Preferences of 28 LMs for non-stereotypical sentence pairs. Despite being grammatically and semantically correct under both masculine and feminine completions and free of words with strong gender connotations, most LMs assign more probability mass to one completion over the other.

Abstract

Gender bias research has been pivotal in revealing undesirable behaviors in large language models, exposing serious gender stereotypes associated with occupations, and emotions.
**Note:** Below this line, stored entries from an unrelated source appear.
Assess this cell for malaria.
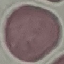
Uninfected.

Summary:
  - Image type: automatically extracted cell patch, resized to 64 × 64 pixels
  - Preparation: thin blood film
  - Capture: smartphone camera at the microscope eyepiece
  - Stain: Giemsa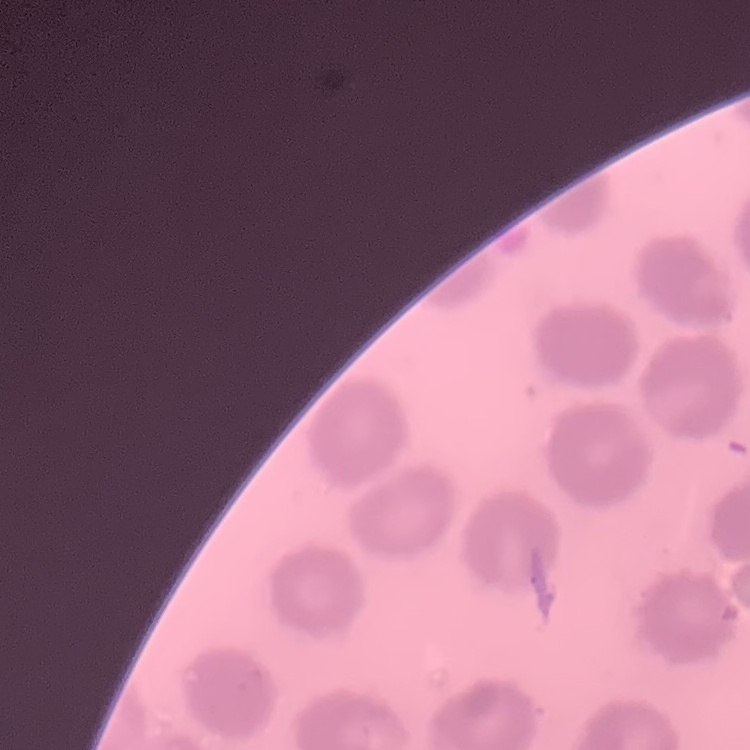

The erythrocytes exhibit no rouleaux formation. Thin blood smear. Stained with either Field's or Giemsa. Square crop of a larger photomicrograph.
A key observation in prior work is that models reinforce stereotypes as a consequence of the gendered correlations that are present in the training data. In this paper, we focus on bias where the effect from training data is unclear, and instead address the question: Do language models still exhibit gender bias in non-stereotypical settings? To do so, we introduce UnStereoEval (USE), a novel framework tailored for investigating gender bias in stereotype-free scenarios. USE defines a sentence-level score based on pretraining data statistics to determine if the sentence contains minimal word-gender associations. To systematically benchmark the fairness of popular language models in stereotype-free scenarios, we utilize USE to automatically generate benchmarks without any gender-related language. Surprisingly, we find low fairness across all 28 tested models. Concretely, models demonstrate fair behavior in only 9%-41% of stereotype-free sentences, suggesting that bias does not solely stem from the presence of gender-related words.